──────── Data section

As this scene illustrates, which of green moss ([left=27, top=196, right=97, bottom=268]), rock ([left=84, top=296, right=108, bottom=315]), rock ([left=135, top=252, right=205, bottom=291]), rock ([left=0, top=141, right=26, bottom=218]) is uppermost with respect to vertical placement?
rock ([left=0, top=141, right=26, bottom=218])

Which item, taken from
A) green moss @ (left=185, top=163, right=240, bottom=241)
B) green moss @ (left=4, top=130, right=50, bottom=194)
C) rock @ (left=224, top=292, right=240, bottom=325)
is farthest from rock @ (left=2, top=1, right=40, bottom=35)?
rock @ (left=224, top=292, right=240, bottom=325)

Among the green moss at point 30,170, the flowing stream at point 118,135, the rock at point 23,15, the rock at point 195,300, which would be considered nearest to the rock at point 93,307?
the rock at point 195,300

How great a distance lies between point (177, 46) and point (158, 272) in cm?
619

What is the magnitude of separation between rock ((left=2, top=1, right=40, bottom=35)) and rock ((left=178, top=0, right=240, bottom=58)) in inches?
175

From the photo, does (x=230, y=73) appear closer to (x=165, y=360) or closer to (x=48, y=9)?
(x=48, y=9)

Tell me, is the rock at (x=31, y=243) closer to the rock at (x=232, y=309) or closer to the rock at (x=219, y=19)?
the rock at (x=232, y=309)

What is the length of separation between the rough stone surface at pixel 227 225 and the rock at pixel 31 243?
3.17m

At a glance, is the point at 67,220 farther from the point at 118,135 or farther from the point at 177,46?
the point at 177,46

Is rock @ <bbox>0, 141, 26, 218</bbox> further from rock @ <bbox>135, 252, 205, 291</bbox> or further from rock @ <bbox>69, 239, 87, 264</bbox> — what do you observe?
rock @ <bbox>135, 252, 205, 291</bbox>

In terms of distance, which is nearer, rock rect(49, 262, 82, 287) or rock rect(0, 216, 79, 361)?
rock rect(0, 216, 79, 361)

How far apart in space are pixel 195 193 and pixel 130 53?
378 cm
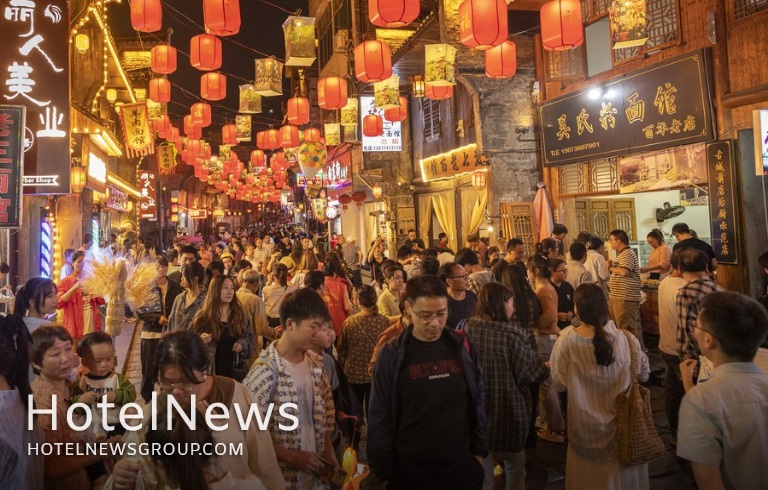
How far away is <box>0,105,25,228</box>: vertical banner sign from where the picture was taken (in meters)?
7.30

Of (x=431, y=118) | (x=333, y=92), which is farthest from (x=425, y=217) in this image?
(x=333, y=92)

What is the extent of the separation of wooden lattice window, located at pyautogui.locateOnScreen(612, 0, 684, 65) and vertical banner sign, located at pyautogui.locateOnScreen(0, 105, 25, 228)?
1068cm

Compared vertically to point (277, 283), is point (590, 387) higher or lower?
lower

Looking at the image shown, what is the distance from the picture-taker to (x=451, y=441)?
132 inches

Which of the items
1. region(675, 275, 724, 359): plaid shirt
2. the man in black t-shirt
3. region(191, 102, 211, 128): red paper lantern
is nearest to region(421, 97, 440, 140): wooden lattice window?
region(191, 102, 211, 128): red paper lantern

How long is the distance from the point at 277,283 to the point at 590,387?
544 cm

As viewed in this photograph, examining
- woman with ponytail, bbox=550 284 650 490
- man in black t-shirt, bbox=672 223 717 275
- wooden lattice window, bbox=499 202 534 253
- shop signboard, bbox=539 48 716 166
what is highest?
shop signboard, bbox=539 48 716 166

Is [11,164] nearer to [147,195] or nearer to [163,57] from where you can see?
[163,57]

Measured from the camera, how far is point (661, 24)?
35.7 ft

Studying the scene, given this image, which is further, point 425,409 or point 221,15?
point 221,15

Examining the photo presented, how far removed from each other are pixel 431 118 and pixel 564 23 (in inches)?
492

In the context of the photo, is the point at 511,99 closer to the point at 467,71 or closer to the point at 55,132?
the point at 467,71

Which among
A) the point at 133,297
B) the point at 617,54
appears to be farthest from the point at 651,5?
the point at 133,297

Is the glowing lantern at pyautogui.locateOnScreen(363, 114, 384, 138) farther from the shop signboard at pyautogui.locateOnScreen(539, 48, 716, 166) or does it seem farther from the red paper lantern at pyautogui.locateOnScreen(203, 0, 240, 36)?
the red paper lantern at pyautogui.locateOnScreen(203, 0, 240, 36)
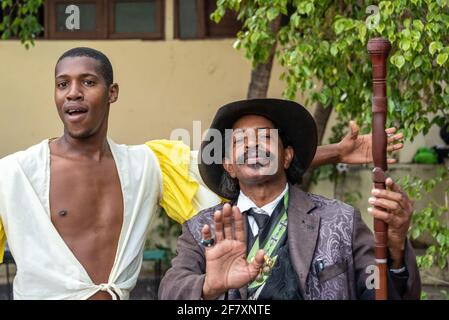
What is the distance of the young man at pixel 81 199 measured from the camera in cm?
361

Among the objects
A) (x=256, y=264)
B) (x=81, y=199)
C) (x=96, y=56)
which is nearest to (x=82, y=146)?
(x=81, y=199)

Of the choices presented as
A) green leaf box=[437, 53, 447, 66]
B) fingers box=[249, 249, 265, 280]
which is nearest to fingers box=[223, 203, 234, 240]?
fingers box=[249, 249, 265, 280]

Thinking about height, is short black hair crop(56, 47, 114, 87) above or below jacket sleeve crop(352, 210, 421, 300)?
above

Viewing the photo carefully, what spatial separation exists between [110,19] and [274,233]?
189 inches

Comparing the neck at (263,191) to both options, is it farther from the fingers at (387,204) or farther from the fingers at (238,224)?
the fingers at (387,204)

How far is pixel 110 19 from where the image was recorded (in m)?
7.94

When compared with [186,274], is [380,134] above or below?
above

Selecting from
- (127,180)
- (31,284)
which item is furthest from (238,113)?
(31,284)

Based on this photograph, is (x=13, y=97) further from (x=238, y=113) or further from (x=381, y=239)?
(x=381, y=239)

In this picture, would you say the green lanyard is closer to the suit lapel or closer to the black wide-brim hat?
the suit lapel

────────────────

:: What the task asks ::
Rewrite all the rows above, changing every "closer to" to "nearer to" and keeping everything else the same. Leave the pictures out.

:: Response to the exercise ::
As this scene illustrates, which of green moss ([left=27, top=196, right=97, bottom=268]), rock ([left=84, top=296, right=108, bottom=315]), rock ([left=135, top=252, right=205, bottom=291]), rock ([left=0, top=141, right=26, bottom=218]) is uppermost with respect to vertical placement?
rock ([left=0, top=141, right=26, bottom=218])

Which item, taken from
A) green moss @ (left=185, top=163, right=240, bottom=241)
B) green moss @ (left=4, top=130, right=50, bottom=194)
C) rock @ (left=224, top=292, right=240, bottom=325)
is farthest from rock @ (left=2, top=1, right=40, bottom=35)?
rock @ (left=224, top=292, right=240, bottom=325)

Among the green moss at point 30,170, the flowing stream at point 118,135, the rock at point 23,15, the rock at point 195,300, which would be considered nearest to the rock at point 93,307?
the rock at point 195,300

How great a distance lies between point (177, 46) and point (158, 272) in cm?
619

What is the magnitude of separation between rock ((left=2, top=1, right=40, bottom=35)) and rock ((left=178, top=0, right=240, bottom=58)) in inches?
175

From the photo, does (x=230, y=73) appear nearer to (x=165, y=360) or nearer to (x=48, y=9)?
(x=48, y=9)

Tell me, is the rock at (x=31, y=243) nearer to the rock at (x=232, y=309) or nearer to the rock at (x=219, y=19)?
the rock at (x=232, y=309)

What is the length of separation between the rough stone surface at pixel 227 225 and the rock at pixel 31 243?
3.17m

At a glance, is the point at 67,220 farther from the point at 118,135 or farther from the point at 177,46?
the point at 177,46

Is rock @ <bbox>0, 141, 26, 218</bbox> further from rock @ <bbox>135, 252, 205, 291</bbox> or further from rock @ <bbox>69, 239, 87, 264</bbox> — what do you observe?
rock @ <bbox>135, 252, 205, 291</bbox>

In terms of distance, which is nearer, rock rect(49, 262, 82, 287) or rock rect(0, 216, 79, 361)?
rock rect(0, 216, 79, 361)

How far apart in space are pixel 195 193 and pixel 130 53?
378 cm
How far away is <box>0,105,25,228</box>: vertical banner sign from where the picture was taken (in meters)?
7.30

Of (x=431, y=118) | (x=333, y=92), which is farthest from (x=425, y=217) in this image?
(x=333, y=92)

What is the extent of the separation of wooden lattice window, located at pyautogui.locateOnScreen(612, 0, 684, 65) and vertical banner sign, located at pyautogui.locateOnScreen(0, 105, 25, 228)?
1068cm

Compared vertically to point (277, 283), is point (590, 387) higher or lower?
lower

Looking at the image shown, what is the distance from the picture-taker to (x=451, y=441)?
132 inches

Which of the items
1. region(675, 275, 724, 359): plaid shirt
2. the man in black t-shirt
3. region(191, 102, 211, 128): red paper lantern
is nearest to region(421, 97, 440, 140): wooden lattice window?
region(191, 102, 211, 128): red paper lantern

How long is the distance from the point at 277,283 to the point at 590,387?
544 cm

As viewed in this photograph, examining
- woman with ponytail, bbox=550 284 650 490
- man in black t-shirt, bbox=672 223 717 275
- wooden lattice window, bbox=499 202 534 253
- shop signboard, bbox=539 48 716 166
what is highest?
shop signboard, bbox=539 48 716 166

Is [11,164] nearer to [147,195] or nearer to [163,57] from where you can see?
[163,57]

Measured from the camera, how far is point (661, 24)?
35.7 ft

Studying the scene, given this image, which is further, point 425,409 or point 221,15?
point 221,15

Examining the photo presented, how far removed from each other are pixel 431 118 and pixel 564 23 (in inches)?
492

In the context of the photo, is the point at 511,99 nearer to the point at 467,71 or nearer to the point at 55,132?
the point at 467,71

Which among
A) the point at 133,297
B) the point at 617,54
appears to be farthest from the point at 651,5?
the point at 133,297

Is the glowing lantern at pyautogui.locateOnScreen(363, 114, 384, 138) farther from the shop signboard at pyautogui.locateOnScreen(539, 48, 716, 166) or does it seem farther from the red paper lantern at pyautogui.locateOnScreen(203, 0, 240, 36)?
the red paper lantern at pyautogui.locateOnScreen(203, 0, 240, 36)
What is the distance of the young man at pixel 81 199 measured from the camera in cm?
361

Among the objects
A) (x=256, y=264)
B) (x=81, y=199)
C) (x=96, y=56)
which is nearest to (x=82, y=146)?
(x=81, y=199)

Of the choices presented as
A) green leaf box=[437, 53, 447, 66]
B) fingers box=[249, 249, 265, 280]
which is nearest to fingers box=[223, 203, 234, 240]?
fingers box=[249, 249, 265, 280]

Thinking about height, is short black hair crop(56, 47, 114, 87) above or below jacket sleeve crop(352, 210, 421, 300)?
above

Viewing the photo carefully, what spatial separation exists between [110,19] and [274,233]?
189 inches

Comparing the neck at (263,191) to both options, is it farther from the fingers at (387,204) or farther from the fingers at (238,224)?
the fingers at (387,204)

How far is pixel 110 19 from where the image was recorded (in m)?
7.94

When compared with [186,274], is [380,134] above or below?
above

Selecting from
- (127,180)
- (31,284)
which item is furthest from (238,113)?
(31,284)

Based on this photograph, is (x=13, y=97) further from (x=238, y=113) or further from (x=381, y=239)?
(x=381, y=239)

In this picture, would you say the green lanyard is nearer to the suit lapel or nearer to the black wide-brim hat?
the suit lapel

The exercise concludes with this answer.